TF-IDF (Term Frequency-Inverse Document Frequency)#

TF-IDF represents the importance of words in a document relative to a collection of documents.

def create_tfidf(corpus):
    vectorizer = TfidfVectorizer()
    tfidf_matrix = vectorizer.fit_transform(corpus)
    return tfidf_matrix, vectorizer.get_feature_names_out()

# Example usage
tfidf_matrix, feature_names = create_tfidf(corpus)
print("TF-IDF Feature Names:", feature_names)
print("TF-IDF Matrix Shape:", tfidf_matrix.shape)
print("TF-IDF Matrix:")
print(tfidf_matrix.toarray())

# Visualize TF-IDF
plt.figure(figsize=(12, 6))
sns.heatmap(tfidf_matrix.toarray(), annot=True, fmt='.2f', cmap='YlGnBu', xticklabels=feature_names)
plt.title("TF-IDF Representation")
plt.ylabel("Documents")
plt.xlabel("Words")
plt.tight_layout()
plt.show()

6. Word Embeddings#

Word embeddings are dense vector representations of words that capture semantic relationships. Let’s explore Word2Vec, a popular word embedding technique.

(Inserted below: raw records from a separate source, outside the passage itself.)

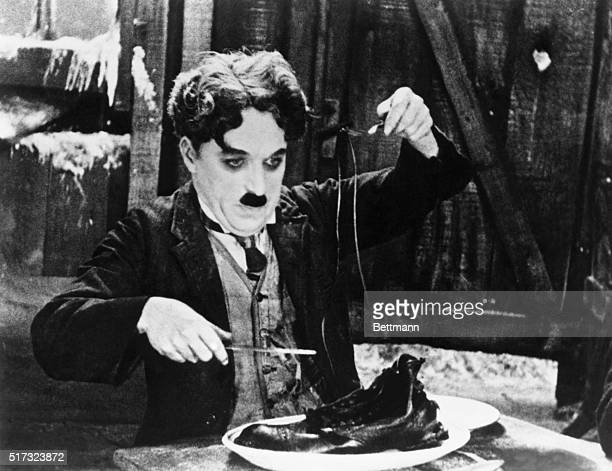 The Gold Rush was written and directed by Charles Chaplin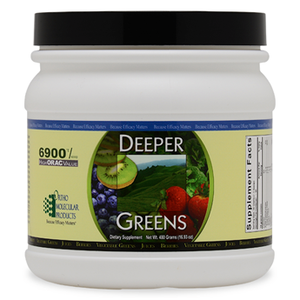 Deeper Greens Powder 480 Grams Ortho Molecular Products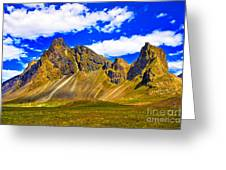Mountain Crags Greeting Card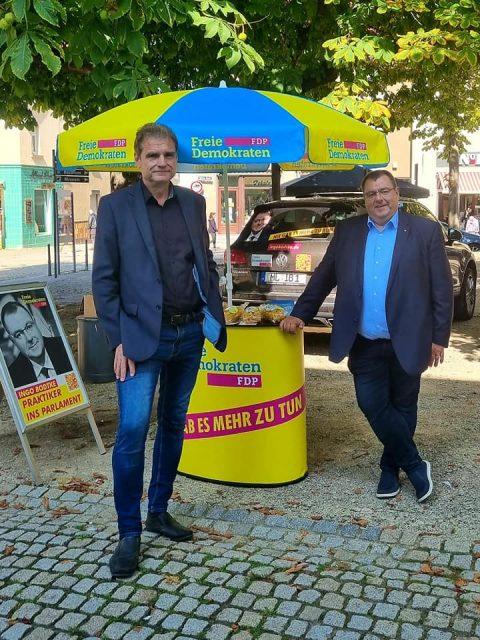 FDP Wahlstand in Sangerhausen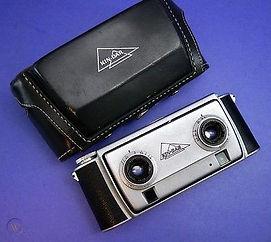 kin-dar-kindar-stereo-realist-camera_wit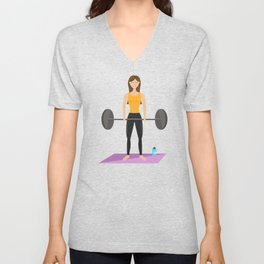 Strong Fitness Girl Deadlifting Weights Cartoon Illustration Unisex V-Neck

def train_word2vec(sentences, vector_size=100, window=5, min_count=1):
    model = Word2Vec(sentences, vector_size=vector_size, window=window, min_count=min_count)
    return model

# Example usage
tokenized_corpus = [word_tokenize(doc.lower()) for doc in corpus]
w2v_model = train_word2vec(tokenized_corpus)

# Visualize word embeddings using t-SNE
from sklearn.manifold import TSNE

def plot_word_embeddings(model, words):
    word_vectors = [model.wv[word] for word in words]
    tsne = TSNE(n_components=2, random_state=42)
    embedded = tsne.fit_transform(word_vectors)

    plt.figure(figsize=(12, 8))
    for i, word in enumerate(words):
        x, y = embedded[i]
        plt.scatter(x, y)
        plt.annotate(word, (x, y), xytext=(5, 2), textcoords='offset points', ha='right', va='bottom')
    plt.title("Word Embeddings Visualization")
    plt.xlabel("t-SNE feature 0")
    plt.ylabel("t-SNE feature 1")
    plt.tight_layout()
    plt.show()

plot_word_embeddings(w2v_model, ['quick', 'brown', 'fox', 'lazy', 'dog', 'jumps', 'sleeps'])

7. Conclusion and Best Practices#

In this lecture, we’ve covered advanced text preprocessing techniques and various methods for representing text data. Here are some best practices to keep in mind:

Choose preprocessing techniques based on your specific task and dataset.
Consider the trade-offs between different text representation methods:
- BoW and TF-IDF are simple but may lose semantic information.
- Word embeddings capture semantic relationships but require more data to train effectively.
When using word embeddings, consider using pre-trained models for better performance, especially on small datasets.
Be mindful of the computational resources required for different representation methods, especially when dealing with large datasets.
Regularly evaluate the impact of your preprocessing and representation choices on your model’s performance.

Remember that text preprocessing and representation are crucial steps in the NLP pipeline, and the choices you make here can significantly impact your model’s performance.

Exercise#

Choose a dataset of your choice (e.g., a collection of news articles, tweets, or product reviews).
Apply the advanced preprocessing techniques we’ve learned (e.g., handling emojis, expanding contractions, NER).
Create both BoW and TF-IDF representations of your preprocessed text.
Train a Word2Vec model on your dataset and visualize the embeddings for some interesting words.
Reflect on the differences between these representation methods and how they might affect downstream NLP tasks.

# Your code here

This exercise will give you hands-on experience with advanced preprocessing techniques and different text representation methods, helping you understand their practical implications in real-world NLP tasks.